Tom Moroney, the Deepwater Technology Deployment Manager at Shell Oil, gave a presentation on Shell Oil’s approach to control towers, Big Data, and analytics at ARC’s Forum in February. They don’t call it a “control tower” – for Shell it is an “Integrated Operational Center.” And it is not a supply chain control tower – it is focused on asset and production management. Nonetheless, their approach offers real insights into what is possible in terms of generating big data, and then analyzing, visualizing and contextualizing that data, and ultimately driving value.
Their control tower in New Orleans monitors and helps to optimize their deepwater drilling operations in the Gulf of Mexico and off the coast of Brazil. They are monitoring 200 wells connected to 9 floating and 4 fixed platforms. These wells produce several hundred thousand barrels of oil and several hundred million feet of natural gas per day.
Shell Oil has a large number of sensors out in the Gulf of Mexico. Over 17,000 instruments over all equipment types are being evaluated, generating data on vibration, pressure, temperature, flow rates, and other things as well. This generates massive amounts of data. Each instrumented piece of equipment is generating anywhere between 10 and 10,000 pieces of data. This, in aggregate, means Shell is consuming 430 million data points per day from which their analytics’ engines do an additional 310,000 calculations.

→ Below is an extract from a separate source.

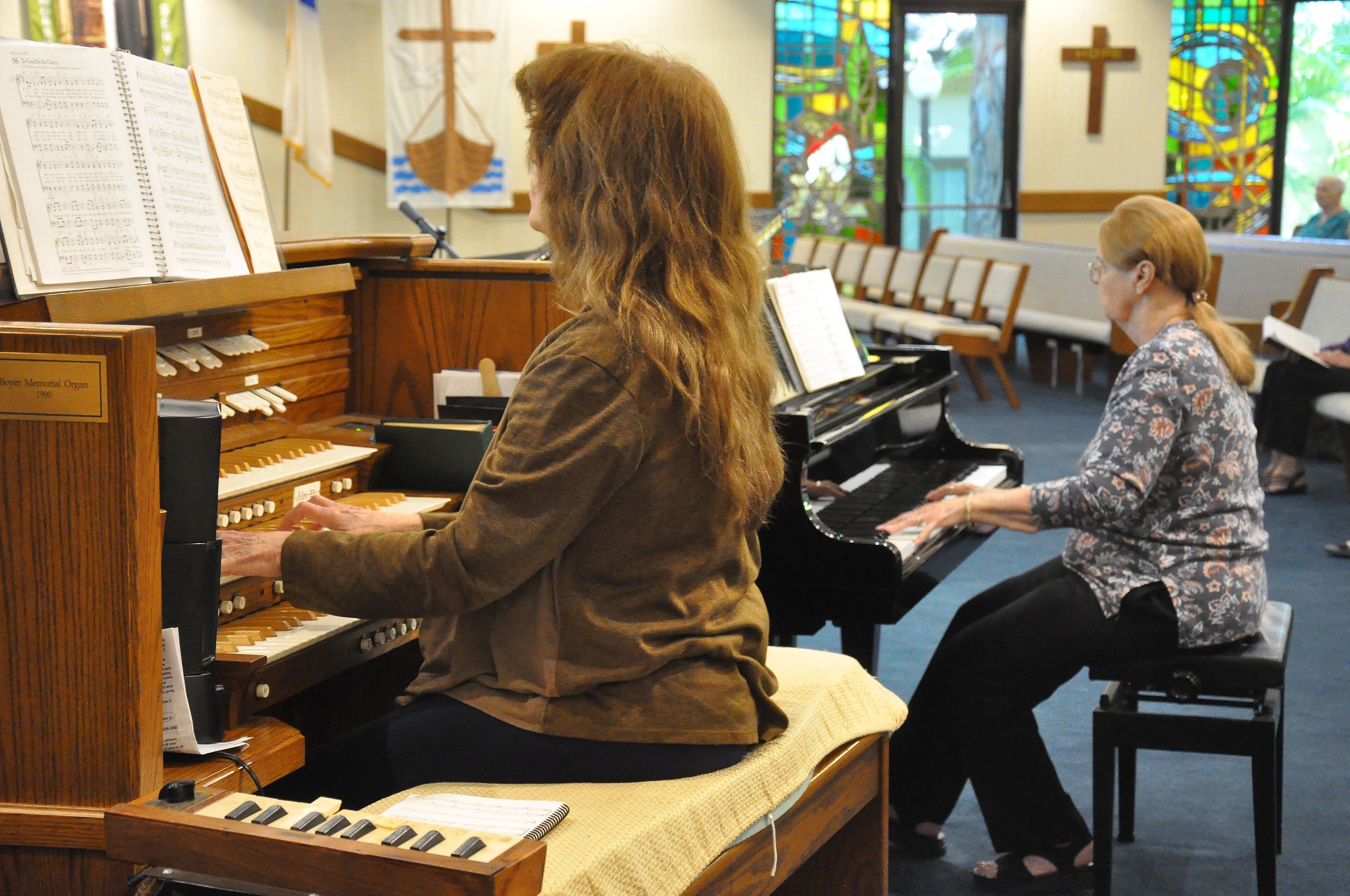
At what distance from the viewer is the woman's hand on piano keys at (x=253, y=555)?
5.45 ft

To optimize production, promote safety, and avoid environmental issues the framework for the predictive analytics needs to be approached intelligently. When new wells are drilled or platforms built, how should the equipment be instrumented? What data is needed and how does that data need to be analyzed? What actions will be taken based on the analysis? These things all need to be thought through.

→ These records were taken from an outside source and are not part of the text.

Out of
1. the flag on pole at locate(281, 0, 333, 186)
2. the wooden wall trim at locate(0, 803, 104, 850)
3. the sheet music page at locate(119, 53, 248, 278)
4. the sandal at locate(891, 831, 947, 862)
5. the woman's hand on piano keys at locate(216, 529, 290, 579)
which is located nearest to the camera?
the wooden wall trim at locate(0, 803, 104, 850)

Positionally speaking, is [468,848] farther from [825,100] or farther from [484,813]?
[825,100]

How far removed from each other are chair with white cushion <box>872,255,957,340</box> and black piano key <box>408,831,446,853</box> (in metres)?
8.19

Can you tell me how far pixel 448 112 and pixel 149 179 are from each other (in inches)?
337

At Shell, answering these questions meant a disciplined approach to how things like alarms, alerts, and events are defined:
- An Alarm is an operational notification that requires immediate and urgent attention. These are focused on the safe control of equipment.
- An Alert is an engineering notification that indicates a parameter is trending outside of desired range. This indicates that threatening situation may be developing.

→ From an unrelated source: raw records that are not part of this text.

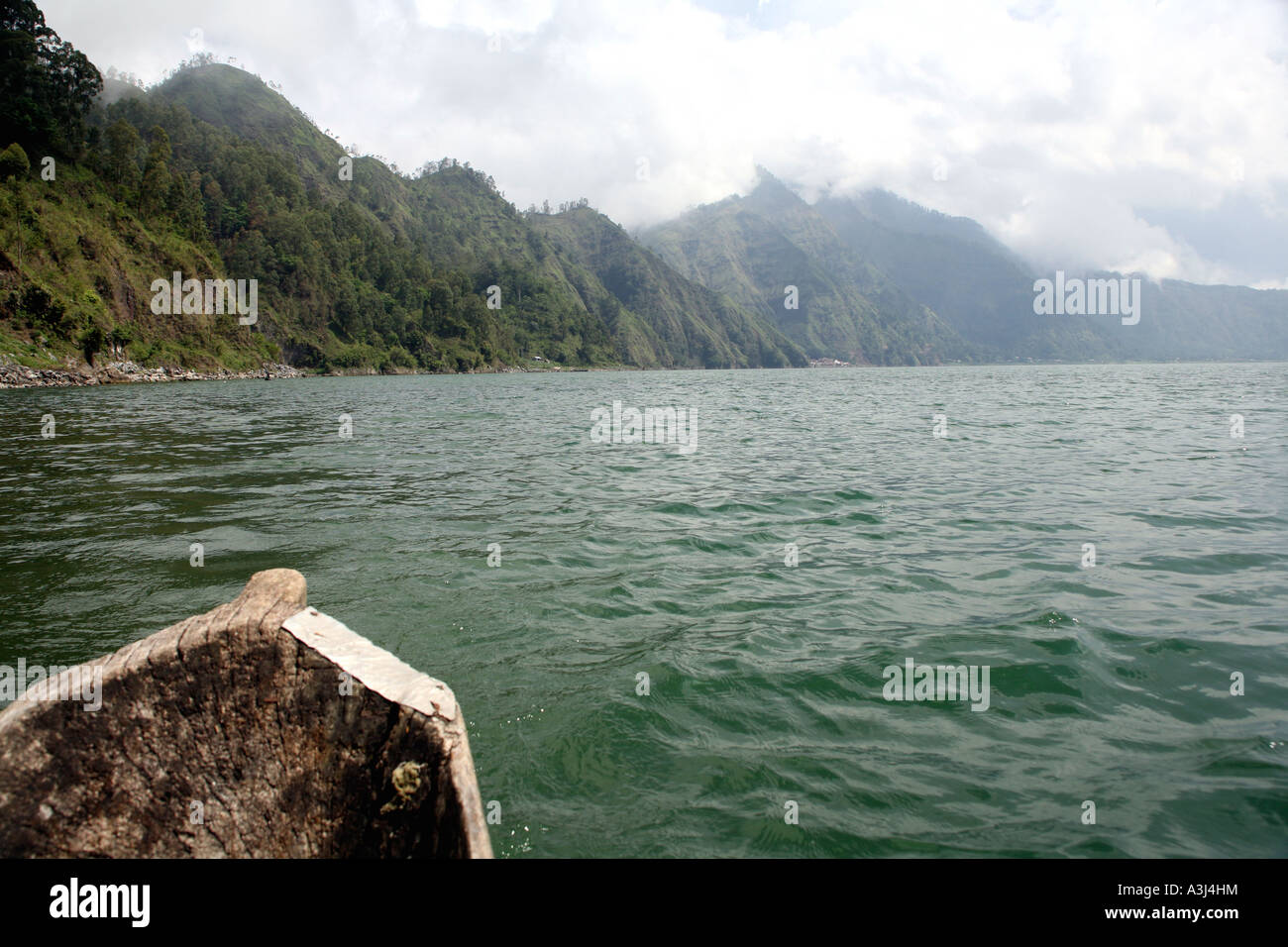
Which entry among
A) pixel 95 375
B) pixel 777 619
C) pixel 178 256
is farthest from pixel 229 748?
pixel 178 256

- An Event is a single or combination of ALERTS that indicate a defined production anomaly.
- A Service is the defined set of steps (standard operating proceedures) to ‘treat’ an event.
Together, alarms-alerts-events-services create a framework of the 20 deepwater issues that most threaten equipment performance and thus production. These include things like compressor reliability, the rate and phase behavior of the well, or gas lift performance. For each of these critical performance areas, there are defined data elements – simple calculations or even analysis models.
If an alarm needs to be validated or a service performed, the system has not only role-based collaborative workflows, but the information the engineer needs to help resolve the situation in easy and intuitive drill down paths; the necessary information could range from immediate access to a well’s test performance, and equipment manual, to a well’s flow history.
To close the loop, the root cause of the problem and resolution actions need to be recorded. In some cases the analysis will suggest a new service best practice that needs to be documented and built into new workflows.
This advanced set of capabilities has been in operation since 2010. Shell Oil received a payback in 6 months and since then have had a fourfold payback their original investment.